With mortgage rates hovering around 6% and home prices that have risen roughly 50% in many markets since 2020, many would-be homebuyers feel stuck on the sidelines.
Real estate investor Grant Cardone believes that’s precisely the problem — and that the biggest obstacle isn’t the market itself, but how buyers are thinking about it.
In a recent interview with Business Insider (1), Cardone outlined three common mistakes he says are keeping buyers from making progress in today’s housing market.
While his perspective comes from a high-profile investor who has purchased billions of dollars’ worth of real estate, his advice pushes back against conventional house-hunting wisdom and suggests that rigid expectations may be more limiting than market conditions alone.
According to Realtor.com’s 2026 housing forecast, mortgage rates are expected to hover near 6.3% this year (2). Yet Cardone argues that many buyers have adopted a defeatist mindset that prevents them from actively pursuing opportunities.
“If you go and believe in that, then you’ll never find it,” he told Business Insider. “You’re going with the wrong attitude. So you haven’t been priced out” (1).
This perspective cuts against well-documented affordability concerns. According to Nadia Evangelou, senior economist at the National Association of Realtors (NAR), “For the last few years, we have been in one of the toughest affordability environments in modern housing history.”
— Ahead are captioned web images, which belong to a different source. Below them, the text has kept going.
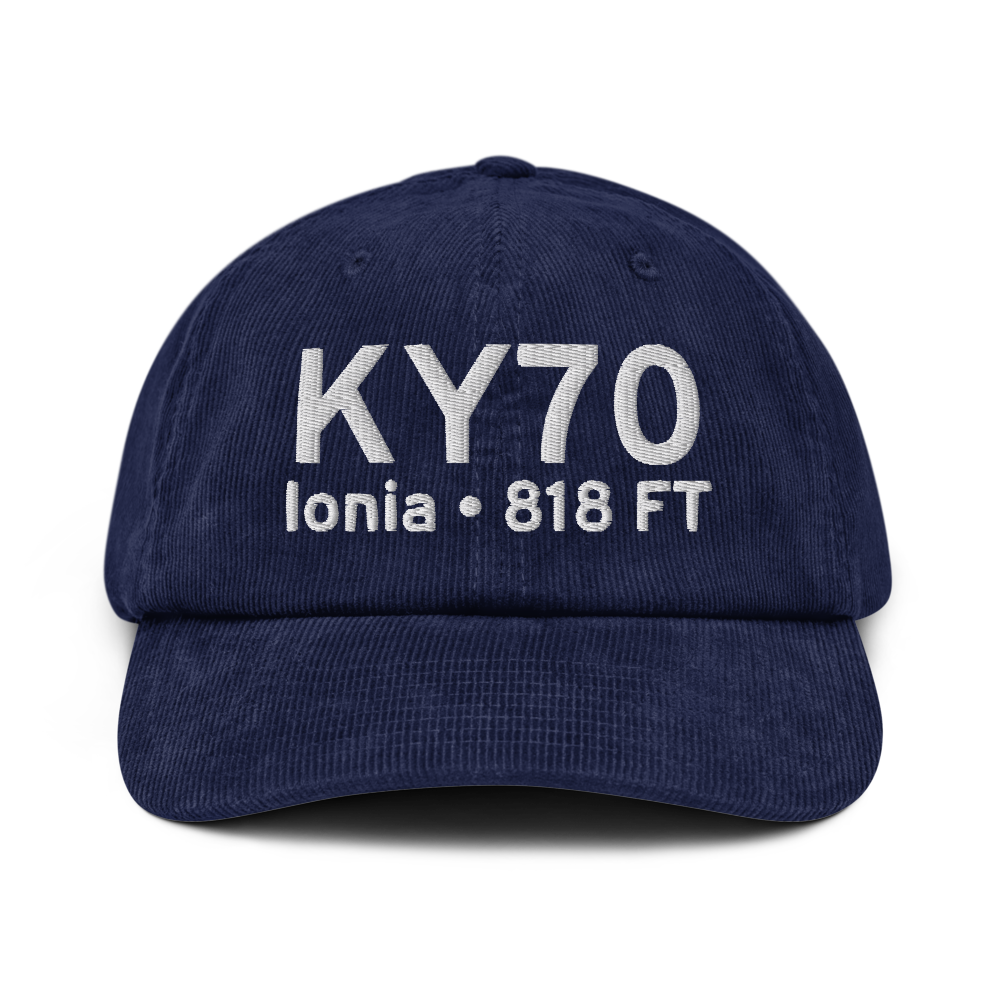 Ionia County Airport (KY70) ICAO Hat 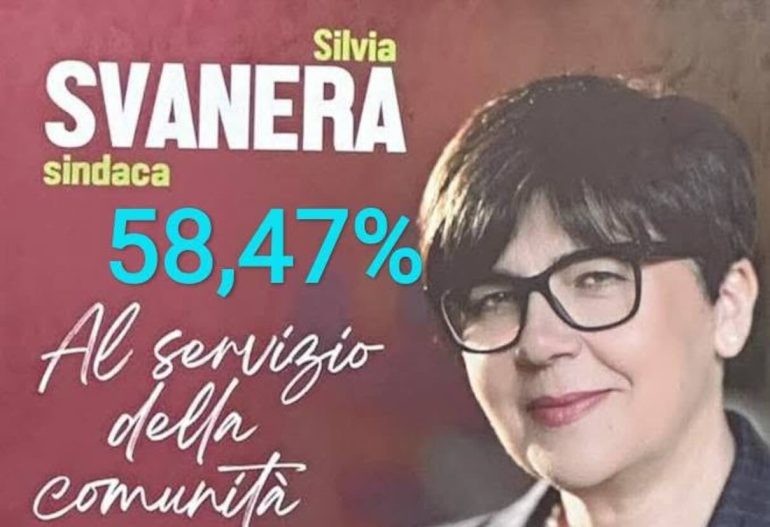 Somma Vesuviana sceglie Silvia Svanera: il centrosinistra trionfa con il 58,47%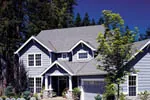 Craftsman House Plan Front Photo 02 - Meadville Country Home 011D-0182 - Shop House Plans and More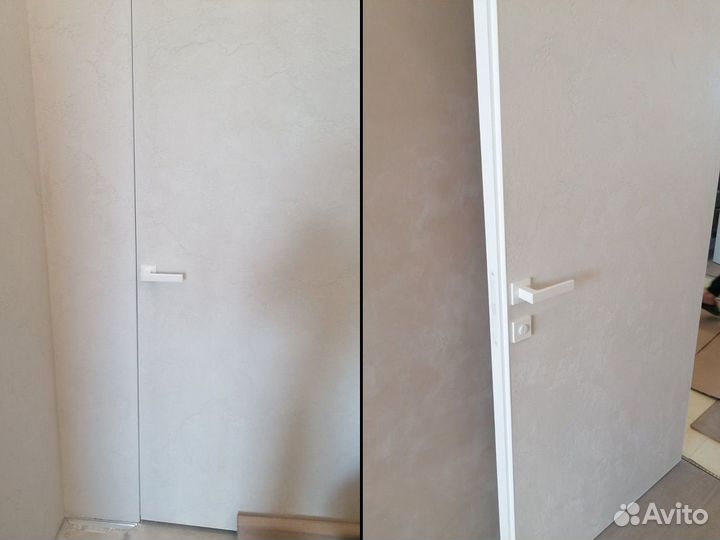 Скрытые двери с доставкой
Mortgage rates jumped from around 3% in 2021 to above 7% in 2023, pushing the typical monthly payment up by more than $1,000 a month compared to pre-pandemic levels (3).
Likewise, the Federal Reserve Bank of Atlanta’s Home Ownership Affordability Monitor (HOAM) shows that affordability nationwide remains significantly constrained relative to historical norms (4).
But Cardone’s point is primarily psychological rather than mathematical. He’s suggesting that buyers who accept the “priced out” narrative may stop searching for creative or unconventional solutions that could still exist.
Whether this mindset shift is helpful depends heavily on individual financial circumstances, a nuance that Cardone’s broad framing does not fully address.